GIVEN TASK: Copy all of the material below word for word. Leave out the pictures.
— Begin LISTED ENTRIES —
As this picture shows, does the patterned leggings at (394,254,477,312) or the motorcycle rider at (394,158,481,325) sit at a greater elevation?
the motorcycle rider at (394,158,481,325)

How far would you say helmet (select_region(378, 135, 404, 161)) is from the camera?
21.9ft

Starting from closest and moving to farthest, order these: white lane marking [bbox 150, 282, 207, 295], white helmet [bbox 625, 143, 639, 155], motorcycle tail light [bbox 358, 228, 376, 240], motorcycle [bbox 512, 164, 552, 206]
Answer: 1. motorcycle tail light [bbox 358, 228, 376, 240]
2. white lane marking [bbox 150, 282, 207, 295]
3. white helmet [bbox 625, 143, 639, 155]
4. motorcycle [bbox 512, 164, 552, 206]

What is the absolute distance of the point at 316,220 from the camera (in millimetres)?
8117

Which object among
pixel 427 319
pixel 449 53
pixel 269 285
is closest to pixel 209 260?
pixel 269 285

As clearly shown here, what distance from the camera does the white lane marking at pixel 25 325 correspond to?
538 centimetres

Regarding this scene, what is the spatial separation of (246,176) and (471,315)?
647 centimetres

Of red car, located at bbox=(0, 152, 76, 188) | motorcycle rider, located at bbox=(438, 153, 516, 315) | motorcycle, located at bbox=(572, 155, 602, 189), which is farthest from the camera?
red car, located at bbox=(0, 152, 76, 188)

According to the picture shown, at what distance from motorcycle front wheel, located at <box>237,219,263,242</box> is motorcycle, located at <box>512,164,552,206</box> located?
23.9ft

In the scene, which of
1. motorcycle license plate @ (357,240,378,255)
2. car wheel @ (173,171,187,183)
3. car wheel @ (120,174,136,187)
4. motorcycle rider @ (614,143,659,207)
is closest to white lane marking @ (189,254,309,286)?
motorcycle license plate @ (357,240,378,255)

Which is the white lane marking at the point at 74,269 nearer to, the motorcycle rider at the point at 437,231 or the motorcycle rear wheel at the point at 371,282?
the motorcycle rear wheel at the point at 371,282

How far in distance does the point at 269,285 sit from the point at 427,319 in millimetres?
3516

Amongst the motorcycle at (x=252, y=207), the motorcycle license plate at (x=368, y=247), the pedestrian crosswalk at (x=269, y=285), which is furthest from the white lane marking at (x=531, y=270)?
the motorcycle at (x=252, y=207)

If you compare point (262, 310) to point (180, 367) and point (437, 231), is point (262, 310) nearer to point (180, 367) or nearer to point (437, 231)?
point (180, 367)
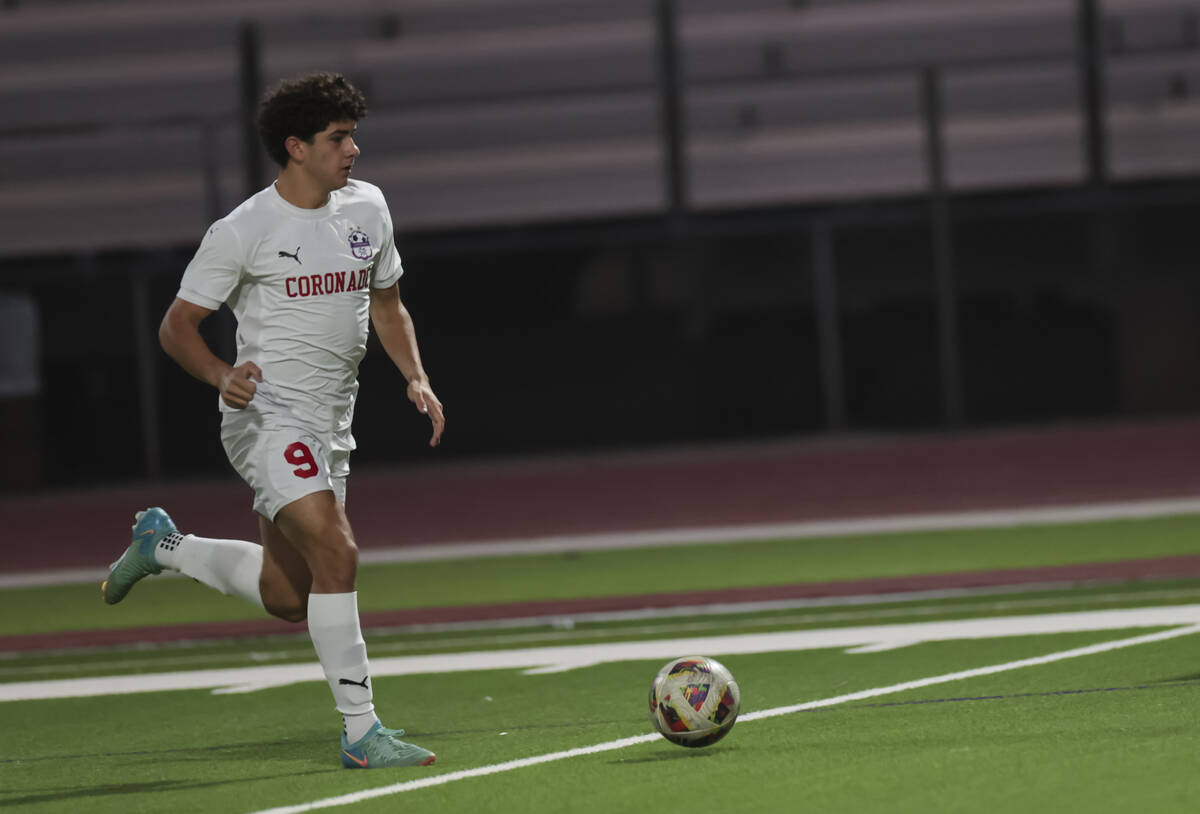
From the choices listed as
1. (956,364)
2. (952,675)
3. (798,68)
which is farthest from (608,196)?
(952,675)

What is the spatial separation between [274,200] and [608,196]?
57.1 feet

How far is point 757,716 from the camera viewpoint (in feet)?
22.6

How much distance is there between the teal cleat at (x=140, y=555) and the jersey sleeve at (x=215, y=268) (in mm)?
1217

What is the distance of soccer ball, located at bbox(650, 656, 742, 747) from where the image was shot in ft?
20.1

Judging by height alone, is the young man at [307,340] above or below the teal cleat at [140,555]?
above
— End LISTED ENTRIES —
TASK RESPONSE:
As this picture shows, does the patterned leggings at (394,254,477,312) or the motorcycle rider at (394,158,481,325) sit at a greater elevation?
the motorcycle rider at (394,158,481,325)

How far would you say helmet (select_region(378, 135, 404, 161)) is from the camera?
21.9ft

Starting from closest and moving to farthest, order these: white lane marking [bbox 150, 282, 207, 295], white helmet [bbox 625, 143, 639, 155], motorcycle tail light [bbox 358, 228, 376, 240], motorcycle [bbox 512, 164, 552, 206]
Answer: 1. motorcycle tail light [bbox 358, 228, 376, 240]
2. white lane marking [bbox 150, 282, 207, 295]
3. white helmet [bbox 625, 143, 639, 155]
4. motorcycle [bbox 512, 164, 552, 206]

What is the absolute distance of the point at 316,220 from the camera (in millimetres)?
8117

Which object among
pixel 427 319
pixel 449 53
pixel 269 285
is closest to pixel 209 260?
pixel 269 285

As clearly shown here, what distance from the camera does the white lane marking at pixel 25 325 correspond to?
538 centimetres

Regarding this scene, what is the spatial separation of (246,176) and (471,315)?
647 centimetres

Of red car, located at bbox=(0, 152, 76, 188) | motorcycle rider, located at bbox=(438, 153, 516, 315) | motorcycle, located at bbox=(572, 155, 602, 189), which is farthest from the camera?
red car, located at bbox=(0, 152, 76, 188)

According to the picture shown, at what distance from motorcycle front wheel, located at <box>237,219,263,242</box> is motorcycle, located at <box>512,164,552,206</box> located?
23.9ft

In the scene, which of
1. motorcycle license plate @ (357,240,378,255)
2. car wheel @ (173,171,187,183)
3. car wheel @ (120,174,136,187)
4. motorcycle rider @ (614,143,659,207)
is closest to white lane marking @ (189,254,309,286)?
motorcycle license plate @ (357,240,378,255)

Which is the white lane marking at the point at 74,269 nearer to, the motorcycle rider at the point at 437,231 or the motorcycle rear wheel at the point at 371,282?
the motorcycle rear wheel at the point at 371,282

How far in distance does the point at 269,285 sit from the point at 427,319 in millimetres?
3516

Amongst the motorcycle at (x=252, y=207), the motorcycle license plate at (x=368, y=247), the pedestrian crosswalk at (x=269, y=285), which is furthest from the white lane marking at (x=531, y=270)?
the motorcycle at (x=252, y=207)

If you compare point (262, 310) to point (180, 367) and point (437, 231), is point (262, 310) nearer to point (180, 367) or nearer to point (437, 231)?
point (180, 367)
From the choices listed as
1. (956,364)
2. (952,675)
3. (798,68)
which is farthest from (608,196)?
(952,675)

What is the spatial separation between [274,200] and [608,196]?
57.1 feet

How far is point 757,716 from the camera viewpoint (in feet)?
22.6

How much distance is there between the teal cleat at (x=140, y=555) and the jersey sleeve at (x=215, y=268) (in mm)?
1217

What is the distance of soccer ball, located at bbox(650, 656, 742, 747) from where the image was shot in ft?
20.1

Judging by height alone, is the young man at [307,340] above or below the teal cleat at [140,555]?
above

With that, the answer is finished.